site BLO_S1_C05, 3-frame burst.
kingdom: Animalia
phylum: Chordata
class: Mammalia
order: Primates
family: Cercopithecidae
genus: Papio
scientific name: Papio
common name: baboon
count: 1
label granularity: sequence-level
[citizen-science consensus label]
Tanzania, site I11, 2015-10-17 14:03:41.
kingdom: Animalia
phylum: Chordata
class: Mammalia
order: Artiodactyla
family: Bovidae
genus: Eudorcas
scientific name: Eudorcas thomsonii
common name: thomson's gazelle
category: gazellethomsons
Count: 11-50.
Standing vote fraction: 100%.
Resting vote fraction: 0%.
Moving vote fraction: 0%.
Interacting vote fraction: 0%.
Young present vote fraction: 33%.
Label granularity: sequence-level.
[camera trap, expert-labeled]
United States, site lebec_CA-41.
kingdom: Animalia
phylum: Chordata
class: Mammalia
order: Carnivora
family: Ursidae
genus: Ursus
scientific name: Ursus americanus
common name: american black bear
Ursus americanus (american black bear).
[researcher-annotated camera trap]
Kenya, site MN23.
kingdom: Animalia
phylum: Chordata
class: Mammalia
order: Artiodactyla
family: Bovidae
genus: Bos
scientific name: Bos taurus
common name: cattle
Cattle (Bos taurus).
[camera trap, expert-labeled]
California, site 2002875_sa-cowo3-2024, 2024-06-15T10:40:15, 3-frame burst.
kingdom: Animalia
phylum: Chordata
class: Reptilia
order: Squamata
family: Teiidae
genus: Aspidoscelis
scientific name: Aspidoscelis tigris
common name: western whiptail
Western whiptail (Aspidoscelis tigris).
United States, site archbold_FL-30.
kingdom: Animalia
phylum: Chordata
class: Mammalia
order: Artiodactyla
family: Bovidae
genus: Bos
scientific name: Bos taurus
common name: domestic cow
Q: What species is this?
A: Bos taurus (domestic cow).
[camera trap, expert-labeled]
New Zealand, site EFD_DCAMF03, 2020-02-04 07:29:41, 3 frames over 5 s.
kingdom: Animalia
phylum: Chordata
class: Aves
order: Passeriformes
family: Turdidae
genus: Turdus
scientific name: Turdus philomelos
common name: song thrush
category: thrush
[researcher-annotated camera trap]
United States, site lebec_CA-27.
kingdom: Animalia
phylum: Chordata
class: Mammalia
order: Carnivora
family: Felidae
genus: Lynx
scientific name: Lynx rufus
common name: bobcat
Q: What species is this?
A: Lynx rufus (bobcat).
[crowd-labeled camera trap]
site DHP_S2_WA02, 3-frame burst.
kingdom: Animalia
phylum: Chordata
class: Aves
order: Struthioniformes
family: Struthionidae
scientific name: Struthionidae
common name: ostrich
-------------------------
- What the exercise asks:
The answer should be one number, the count of lines in this material that include the word "sequence".

- Answer to this task:
2